╔══
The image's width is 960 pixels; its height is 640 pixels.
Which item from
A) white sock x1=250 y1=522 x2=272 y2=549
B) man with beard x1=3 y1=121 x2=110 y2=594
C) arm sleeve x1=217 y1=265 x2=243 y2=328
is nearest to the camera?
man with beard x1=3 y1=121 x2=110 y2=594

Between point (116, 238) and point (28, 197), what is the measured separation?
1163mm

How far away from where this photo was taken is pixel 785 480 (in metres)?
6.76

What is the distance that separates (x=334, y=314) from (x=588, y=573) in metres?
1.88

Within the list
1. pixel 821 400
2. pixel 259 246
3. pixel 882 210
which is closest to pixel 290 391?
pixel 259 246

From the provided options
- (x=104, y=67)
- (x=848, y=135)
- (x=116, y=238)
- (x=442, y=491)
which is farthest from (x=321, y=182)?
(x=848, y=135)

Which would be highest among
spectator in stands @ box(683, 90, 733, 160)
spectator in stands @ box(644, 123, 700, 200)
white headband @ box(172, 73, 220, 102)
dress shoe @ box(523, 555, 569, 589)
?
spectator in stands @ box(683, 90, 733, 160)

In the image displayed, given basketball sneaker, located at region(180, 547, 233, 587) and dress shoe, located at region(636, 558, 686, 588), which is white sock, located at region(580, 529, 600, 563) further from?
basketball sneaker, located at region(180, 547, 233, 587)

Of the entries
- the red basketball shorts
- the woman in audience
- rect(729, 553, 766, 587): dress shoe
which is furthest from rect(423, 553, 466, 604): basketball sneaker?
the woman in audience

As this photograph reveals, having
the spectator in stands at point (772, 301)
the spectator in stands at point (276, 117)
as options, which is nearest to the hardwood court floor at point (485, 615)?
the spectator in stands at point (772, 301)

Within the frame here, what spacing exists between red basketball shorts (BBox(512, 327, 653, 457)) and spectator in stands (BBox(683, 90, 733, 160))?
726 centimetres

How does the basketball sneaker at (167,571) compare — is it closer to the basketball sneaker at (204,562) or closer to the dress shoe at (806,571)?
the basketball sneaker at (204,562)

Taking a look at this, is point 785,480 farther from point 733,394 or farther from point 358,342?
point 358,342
╚══
### [WORK TO DO]
Copy the records word for word, starting at the line with "Of the entries" and continuing through the final line of the records, with both of those lines included.

### [ANSWER TO THE TASK]
Of the entries
- the red basketball shorts
- the woman in audience
- rect(729, 553, 766, 587): dress shoe
which is furthest from rect(423, 553, 466, 604): basketball sneaker?
the woman in audience

As this photograph reveals, having
the spectator in stands at point (772, 301)
the spectator in stands at point (276, 117)
as options, which is nearest to the hardwood court floor at point (485, 615)?
the spectator in stands at point (772, 301)

Within the frame here, what spacing exists between red basketball shorts (BBox(512, 327, 653, 457)) and spectator in stands (BBox(683, 90, 733, 160))?
726 centimetres

How does the basketball sneaker at (167,571) compare — is it closer to the basketball sneaker at (204,562) or closer to the dress shoe at (806,571)?
the basketball sneaker at (204,562)

Taking a look at this, is point 785,480 farther from point 733,394 or farther from point 358,342?
point 358,342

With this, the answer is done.